— Start Data in this exercise —
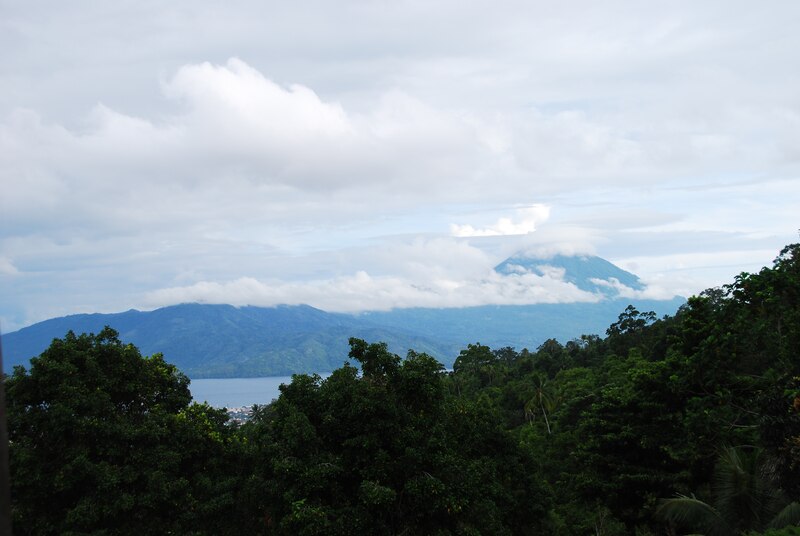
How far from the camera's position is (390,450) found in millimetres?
12781

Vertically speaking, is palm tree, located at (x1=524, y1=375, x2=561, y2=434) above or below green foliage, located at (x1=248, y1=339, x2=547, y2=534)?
below

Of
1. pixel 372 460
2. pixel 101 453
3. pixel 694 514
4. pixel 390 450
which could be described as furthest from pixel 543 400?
pixel 101 453

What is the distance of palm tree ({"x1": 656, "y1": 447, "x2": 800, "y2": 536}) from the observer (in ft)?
40.4

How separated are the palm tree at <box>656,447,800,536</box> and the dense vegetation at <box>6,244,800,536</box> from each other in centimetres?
4

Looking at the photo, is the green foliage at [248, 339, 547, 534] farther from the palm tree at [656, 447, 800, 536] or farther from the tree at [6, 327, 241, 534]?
— End Data in this exercise —
• Task
Format as a JSON list of strings the records from the line containing "How separated are" through the end of the records, one string per line, leaving out blank lines.

• Finished answer
[
  "How separated are the palm tree at <box>656,447,800,536</box> and the dense vegetation at <box>6,244,800,536</box> from each other in centimetres?",
  "4",
  "Looking at the photo, is the green foliage at [248, 339, 547, 534] farther from the palm tree at [656, 447, 800, 536] or farther from the tree at [6, 327, 241, 534]?"
]